Start Records to process

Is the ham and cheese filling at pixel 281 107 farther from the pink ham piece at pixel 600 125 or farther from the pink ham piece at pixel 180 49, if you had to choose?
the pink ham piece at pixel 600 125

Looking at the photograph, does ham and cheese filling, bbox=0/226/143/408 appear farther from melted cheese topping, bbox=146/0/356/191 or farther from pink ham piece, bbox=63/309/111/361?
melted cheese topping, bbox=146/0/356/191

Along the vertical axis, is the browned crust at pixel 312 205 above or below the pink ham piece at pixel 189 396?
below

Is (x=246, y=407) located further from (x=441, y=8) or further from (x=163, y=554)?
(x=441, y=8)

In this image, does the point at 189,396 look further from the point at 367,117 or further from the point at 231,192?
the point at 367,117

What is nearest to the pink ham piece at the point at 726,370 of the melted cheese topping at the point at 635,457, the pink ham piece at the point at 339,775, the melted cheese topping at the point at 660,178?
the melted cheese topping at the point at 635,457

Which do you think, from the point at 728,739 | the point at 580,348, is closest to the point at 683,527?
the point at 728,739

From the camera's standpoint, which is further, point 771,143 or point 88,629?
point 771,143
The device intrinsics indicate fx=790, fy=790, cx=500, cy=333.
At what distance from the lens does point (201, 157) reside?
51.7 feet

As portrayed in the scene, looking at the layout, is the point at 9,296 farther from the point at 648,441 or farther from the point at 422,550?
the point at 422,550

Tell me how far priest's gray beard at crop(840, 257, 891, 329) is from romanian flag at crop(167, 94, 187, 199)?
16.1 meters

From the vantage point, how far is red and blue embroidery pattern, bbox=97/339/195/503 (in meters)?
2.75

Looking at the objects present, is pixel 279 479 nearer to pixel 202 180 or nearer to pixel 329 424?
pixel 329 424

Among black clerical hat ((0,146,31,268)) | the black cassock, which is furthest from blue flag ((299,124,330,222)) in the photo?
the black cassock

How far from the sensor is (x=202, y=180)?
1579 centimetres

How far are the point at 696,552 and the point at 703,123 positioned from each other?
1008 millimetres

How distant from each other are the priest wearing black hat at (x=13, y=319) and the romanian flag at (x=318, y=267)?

End Records to process

_Requirements_
Exact repetition is required for the lines from the one that contains "Looking at the photograph, does" through the final line; leave out everything else.

_Answer_
Looking at the photograph, does ham and cheese filling, bbox=0/226/143/408 appear farther from melted cheese topping, bbox=146/0/356/191 or farther from pink ham piece, bbox=63/309/111/361?
melted cheese topping, bbox=146/0/356/191

Along the vertical axis, is the browned crust at pixel 312 205 above or below the pink ham piece at pixel 189 396?
below

Is (x=246, y=407) located further from (x=441, y=8) or further from (x=163, y=554)?
(x=441, y=8)

In this image, does the point at 189,396 look further from the point at 367,117 or further from the point at 231,192?
the point at 367,117

What is nearest to the pink ham piece at the point at 726,370 of the melted cheese topping at the point at 635,457, the pink ham piece at the point at 339,775, the melted cheese topping at the point at 660,178?
the melted cheese topping at the point at 635,457

Which do you think, from the point at 728,739 | the point at 580,348, is closest to the point at 683,527?
the point at 728,739

From the camera's standpoint, which is further, point 771,143 or point 88,629?
point 771,143
The device intrinsics indicate fx=790, fy=790, cx=500, cy=333.
At what distance from the lens does point (201, 157) reside?
51.7 feet

As portrayed in the scene, looking at the layout, is the point at 9,296 farther from the point at 648,441 or farther from the point at 422,550?
the point at 422,550

Tell me how far priest's gray beard at crop(840, 257, 891, 329) is from romanian flag at crop(167, 94, 187, 199)?
16.1 meters

From the vantage point, how far is red and blue embroidery pattern, bbox=97/339/195/503 (in meters)?
2.75

Looking at the objects present, is pixel 279 479 nearer to pixel 202 180 or nearer to pixel 329 424?
pixel 329 424

Among black clerical hat ((0,146,31,268)) | the black cassock, which is furthest from blue flag ((299,124,330,222)) in the photo?
the black cassock

How far from the sensor is (x=202, y=180)?
1579 centimetres

How far are the point at 696,552 and the point at 703,123 positioned from each other?
1008 millimetres

How distant from each other are the priest wearing black hat at (x=13, y=319) and the romanian flag at (x=318, y=267)?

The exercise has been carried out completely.